湯川の時代の物理学と中間子論(1) 湯川の時代の物理学

湯川の時代の物理学

 

はじめに ~素粒子物理への誘い~

身の回りの物質を細かく切り刻み、
分解していくと、何が起こるでしょうか?

どこまでも細かく分解できるでしょうか?
それとも、何らかの最小単位に行き着くでしょうか?

 

現代の科学では、この問いの答えは後者、つまり、宇宙に存在する全ての物質はそれ以上分解できない「粒」のような要素から作られていることが分かっています。
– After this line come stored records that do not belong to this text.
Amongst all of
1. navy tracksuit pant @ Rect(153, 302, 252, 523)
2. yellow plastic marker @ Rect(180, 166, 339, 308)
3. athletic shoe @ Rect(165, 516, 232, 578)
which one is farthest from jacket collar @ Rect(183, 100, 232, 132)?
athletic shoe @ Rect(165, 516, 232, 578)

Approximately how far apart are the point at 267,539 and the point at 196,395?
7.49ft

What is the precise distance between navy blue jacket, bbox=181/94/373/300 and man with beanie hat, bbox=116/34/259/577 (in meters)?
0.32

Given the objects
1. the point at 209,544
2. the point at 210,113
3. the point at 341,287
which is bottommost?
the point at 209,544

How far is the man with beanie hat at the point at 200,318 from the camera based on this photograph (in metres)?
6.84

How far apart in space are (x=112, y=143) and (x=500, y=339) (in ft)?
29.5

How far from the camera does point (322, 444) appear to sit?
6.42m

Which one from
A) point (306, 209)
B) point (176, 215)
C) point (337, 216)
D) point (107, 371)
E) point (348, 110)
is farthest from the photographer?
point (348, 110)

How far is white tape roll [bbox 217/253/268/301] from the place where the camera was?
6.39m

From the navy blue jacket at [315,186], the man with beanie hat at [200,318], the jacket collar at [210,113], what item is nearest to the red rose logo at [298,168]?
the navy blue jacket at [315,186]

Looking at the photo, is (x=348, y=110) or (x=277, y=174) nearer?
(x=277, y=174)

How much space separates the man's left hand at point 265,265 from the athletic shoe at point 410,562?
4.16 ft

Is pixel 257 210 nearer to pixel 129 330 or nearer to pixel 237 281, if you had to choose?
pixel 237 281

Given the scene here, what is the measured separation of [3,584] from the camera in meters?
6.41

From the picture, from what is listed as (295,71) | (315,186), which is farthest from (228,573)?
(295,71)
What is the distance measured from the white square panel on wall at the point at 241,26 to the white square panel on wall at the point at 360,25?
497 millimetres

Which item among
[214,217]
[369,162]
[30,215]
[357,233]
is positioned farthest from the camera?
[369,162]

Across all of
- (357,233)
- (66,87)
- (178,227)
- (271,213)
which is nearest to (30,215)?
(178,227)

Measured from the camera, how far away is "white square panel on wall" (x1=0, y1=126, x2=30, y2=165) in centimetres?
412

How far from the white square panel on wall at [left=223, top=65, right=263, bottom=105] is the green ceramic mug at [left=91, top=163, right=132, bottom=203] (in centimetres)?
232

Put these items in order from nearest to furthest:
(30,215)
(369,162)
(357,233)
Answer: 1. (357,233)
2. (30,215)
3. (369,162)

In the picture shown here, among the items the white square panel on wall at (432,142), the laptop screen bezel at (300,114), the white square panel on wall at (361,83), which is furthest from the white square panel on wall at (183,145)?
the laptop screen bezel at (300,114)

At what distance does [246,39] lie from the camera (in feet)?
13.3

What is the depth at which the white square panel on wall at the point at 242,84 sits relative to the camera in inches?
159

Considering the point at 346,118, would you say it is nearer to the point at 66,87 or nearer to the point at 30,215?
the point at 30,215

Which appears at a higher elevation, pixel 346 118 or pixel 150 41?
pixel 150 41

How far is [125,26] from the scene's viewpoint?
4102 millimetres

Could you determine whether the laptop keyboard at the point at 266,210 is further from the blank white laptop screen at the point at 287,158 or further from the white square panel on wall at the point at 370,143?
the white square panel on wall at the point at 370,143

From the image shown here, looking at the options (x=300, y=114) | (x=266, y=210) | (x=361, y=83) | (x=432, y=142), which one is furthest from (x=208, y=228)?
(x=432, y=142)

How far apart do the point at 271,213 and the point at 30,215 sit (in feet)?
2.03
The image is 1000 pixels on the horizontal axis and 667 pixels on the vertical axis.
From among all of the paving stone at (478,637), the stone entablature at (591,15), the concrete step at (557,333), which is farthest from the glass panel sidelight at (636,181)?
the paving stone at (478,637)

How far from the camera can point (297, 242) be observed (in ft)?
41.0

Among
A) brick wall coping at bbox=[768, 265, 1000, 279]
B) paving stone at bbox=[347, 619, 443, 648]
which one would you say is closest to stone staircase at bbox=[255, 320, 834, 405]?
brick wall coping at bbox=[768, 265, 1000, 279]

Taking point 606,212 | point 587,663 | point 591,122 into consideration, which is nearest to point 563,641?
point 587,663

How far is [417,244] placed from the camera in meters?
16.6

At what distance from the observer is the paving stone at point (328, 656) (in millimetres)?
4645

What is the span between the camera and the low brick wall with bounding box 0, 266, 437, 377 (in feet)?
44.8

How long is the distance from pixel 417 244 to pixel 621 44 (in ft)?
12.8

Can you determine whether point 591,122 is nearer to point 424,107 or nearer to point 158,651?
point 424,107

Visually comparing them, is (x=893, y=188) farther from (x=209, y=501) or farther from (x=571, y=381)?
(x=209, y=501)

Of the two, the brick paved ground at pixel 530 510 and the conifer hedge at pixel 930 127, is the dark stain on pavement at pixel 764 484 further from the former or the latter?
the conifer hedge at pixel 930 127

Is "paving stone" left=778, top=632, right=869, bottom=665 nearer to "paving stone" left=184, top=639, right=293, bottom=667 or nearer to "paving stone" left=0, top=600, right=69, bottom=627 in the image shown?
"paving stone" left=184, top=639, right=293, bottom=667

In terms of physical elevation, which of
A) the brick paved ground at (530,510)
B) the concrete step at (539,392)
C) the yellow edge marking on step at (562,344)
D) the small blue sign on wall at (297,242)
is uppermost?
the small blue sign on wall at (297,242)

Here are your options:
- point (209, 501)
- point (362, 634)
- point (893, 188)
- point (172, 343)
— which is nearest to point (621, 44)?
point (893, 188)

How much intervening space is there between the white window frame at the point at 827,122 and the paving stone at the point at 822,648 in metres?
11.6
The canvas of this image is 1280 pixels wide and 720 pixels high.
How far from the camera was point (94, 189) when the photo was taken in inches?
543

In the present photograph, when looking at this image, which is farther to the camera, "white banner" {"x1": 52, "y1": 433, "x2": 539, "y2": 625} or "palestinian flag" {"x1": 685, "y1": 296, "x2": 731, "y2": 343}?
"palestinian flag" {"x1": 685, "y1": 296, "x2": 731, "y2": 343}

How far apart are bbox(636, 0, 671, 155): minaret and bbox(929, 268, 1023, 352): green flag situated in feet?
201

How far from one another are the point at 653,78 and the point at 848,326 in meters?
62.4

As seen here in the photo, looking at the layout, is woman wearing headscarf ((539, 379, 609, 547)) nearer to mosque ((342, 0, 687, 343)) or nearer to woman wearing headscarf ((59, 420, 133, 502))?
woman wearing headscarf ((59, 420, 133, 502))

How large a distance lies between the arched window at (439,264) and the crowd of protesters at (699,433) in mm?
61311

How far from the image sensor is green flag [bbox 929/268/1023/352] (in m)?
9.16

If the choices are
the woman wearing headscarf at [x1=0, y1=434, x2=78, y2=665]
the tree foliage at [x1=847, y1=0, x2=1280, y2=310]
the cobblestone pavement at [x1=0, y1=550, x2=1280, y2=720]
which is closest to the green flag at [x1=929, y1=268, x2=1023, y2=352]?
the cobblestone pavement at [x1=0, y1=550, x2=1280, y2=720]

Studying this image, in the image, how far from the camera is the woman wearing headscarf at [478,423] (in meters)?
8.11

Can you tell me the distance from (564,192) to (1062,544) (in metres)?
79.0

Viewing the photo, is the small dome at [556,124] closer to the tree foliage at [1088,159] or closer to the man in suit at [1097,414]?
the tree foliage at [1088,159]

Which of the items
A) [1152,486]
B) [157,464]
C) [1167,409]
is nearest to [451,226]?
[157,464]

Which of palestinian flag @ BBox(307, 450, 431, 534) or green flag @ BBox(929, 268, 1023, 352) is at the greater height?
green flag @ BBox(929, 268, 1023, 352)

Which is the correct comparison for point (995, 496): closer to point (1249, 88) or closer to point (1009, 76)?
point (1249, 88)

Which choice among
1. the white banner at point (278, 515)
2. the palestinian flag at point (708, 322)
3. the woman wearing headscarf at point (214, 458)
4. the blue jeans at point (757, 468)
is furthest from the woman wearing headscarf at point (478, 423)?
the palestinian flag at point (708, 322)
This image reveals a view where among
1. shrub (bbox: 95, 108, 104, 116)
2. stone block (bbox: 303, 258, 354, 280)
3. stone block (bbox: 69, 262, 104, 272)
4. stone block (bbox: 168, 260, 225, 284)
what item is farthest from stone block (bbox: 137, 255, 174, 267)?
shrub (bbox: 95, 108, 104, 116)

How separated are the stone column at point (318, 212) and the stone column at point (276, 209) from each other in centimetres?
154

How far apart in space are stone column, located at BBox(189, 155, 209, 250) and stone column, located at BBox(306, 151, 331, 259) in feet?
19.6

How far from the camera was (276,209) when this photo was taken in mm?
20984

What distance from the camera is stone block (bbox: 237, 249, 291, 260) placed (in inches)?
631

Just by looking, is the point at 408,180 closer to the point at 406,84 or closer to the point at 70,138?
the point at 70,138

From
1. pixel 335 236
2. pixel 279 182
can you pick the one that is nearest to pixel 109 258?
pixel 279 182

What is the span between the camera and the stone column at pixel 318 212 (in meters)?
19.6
この粒は「素粒子」と呼ばれ、このような物質の究極の構成要素を探求する学問を素粒子物理学と呼びます。

 

最先端の物理学によれば、我々人類がこれまでに観測した自然現象のほぼ全てが「素粒子標準模型」と呼ばれる理論によって記述されることが知られています。この理論によれば、物質はクォークとレプトンと呼ばれる素粒子から作られており、これらの粒子はゲージ粒子と呼ばれる素粒子をキャッチボールすることで相互作用します。また、最先端の素粒子物理学ではクォークやレプトンすらもさらに細かい構成要素に分解できる可能性を探究しています。

 

素粒子物理学は、ここ100年ほどの間に目覚ましく進展した学問分野です。そして、湯川秀樹の中間子論は素粒子物理が花開き、大きく発展する時期に決定的に重要な役割を果たしました。

 

以下では、湯川秀樹の生きた時代の物理学と、彼が中間子論に至る思索、そして中間子論が果たした歴史的役割を見ていきましょう。

 

20世紀初頭の物理学

まずはじめに、湯川が誕生した1907年当時の我々人類の物質観を振り返ってみましょう。

 

この時代に、上で紹介したような現代的な意味での素粒子の概念がなかったのは当然ですが、1900年頃にはそもそも、「物質は「粒」のような構成要素からできているのか?」という問いへの答えすら、科学者たちに一致した見解はなかったようです。

 

当時すでに、身の回りの物質が「元素」と呼ばれる構成要素から作られていることはよく知られていました。しかし、この時代にはまだ「粒子のような存在」としての元素は観測されていなかったため、そのような存在を認めようとしない科学者も多くいたようです。

 

しかし、それからわずか数十年の間にミクロの世界の理解は急速に進みます。元素が、「原子」と呼ばれる粒であることが判明し、そしてさらにはその内部構造すらも解明されます。またそれに伴い、ミクロの世界の法則を記述する理論も驚くべき発展を遂げていきます。湯川秀樹は、この素粒子物理の飛躍的な発展と共に成長し、多感な青年時代を迎え、その後の理論物理学に没頭する時期へと至ることになります。